Set task: Copy every one of the following entries word for word, leaving each line and character unchanged.
** start Input material **
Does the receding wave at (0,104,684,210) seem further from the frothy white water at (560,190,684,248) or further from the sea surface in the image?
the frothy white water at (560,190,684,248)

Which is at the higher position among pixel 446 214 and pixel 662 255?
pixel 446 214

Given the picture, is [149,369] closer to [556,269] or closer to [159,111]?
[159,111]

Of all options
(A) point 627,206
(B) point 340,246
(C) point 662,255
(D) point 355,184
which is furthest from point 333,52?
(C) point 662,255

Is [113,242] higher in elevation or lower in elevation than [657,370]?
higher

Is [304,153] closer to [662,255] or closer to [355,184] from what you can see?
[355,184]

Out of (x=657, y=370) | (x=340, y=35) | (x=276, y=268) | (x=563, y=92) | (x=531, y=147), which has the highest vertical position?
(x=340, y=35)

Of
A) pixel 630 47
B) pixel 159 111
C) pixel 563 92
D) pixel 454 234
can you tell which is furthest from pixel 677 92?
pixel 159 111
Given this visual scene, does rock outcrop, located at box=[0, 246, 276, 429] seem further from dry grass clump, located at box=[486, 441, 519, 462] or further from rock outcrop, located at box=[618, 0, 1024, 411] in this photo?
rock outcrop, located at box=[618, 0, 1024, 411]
** end Input material **
Exercise response:
Does the receding wave at (0,104,684,210) seem further from the frothy white water at (560,190,684,248) or further from the sea surface in the image?
the frothy white water at (560,190,684,248)

Which is at the higher position among pixel 446 214 and pixel 662 255?
pixel 446 214

Given the picture, is [149,369] closer to [556,269] or closer to [159,111]?
[159,111]

Of all options
(A) point 627,206
(B) point 340,246
(C) point 662,255
(D) point 355,184
which is furthest from point 333,52?
(C) point 662,255

Is [113,242] higher in elevation or lower in elevation than [657,370]?
higher

Is [304,153] closer to [662,255] or closer to [355,184] from what you can see?
[355,184]

Out of (x=657, y=370) | (x=340, y=35) | (x=276, y=268) | (x=563, y=92) | (x=531, y=147), which has the highest vertical position?
(x=340, y=35)

Of
A) pixel 630 47
B) pixel 159 111
C) pixel 563 92
D) pixel 454 234
can you tell which is furthest from pixel 677 92?
pixel 159 111
Given this visual scene, does rock outcrop, located at box=[0, 246, 276, 429] seem further from dry grass clump, located at box=[486, 441, 519, 462] or further from rock outcrop, located at box=[618, 0, 1024, 411] in this photo?
rock outcrop, located at box=[618, 0, 1024, 411]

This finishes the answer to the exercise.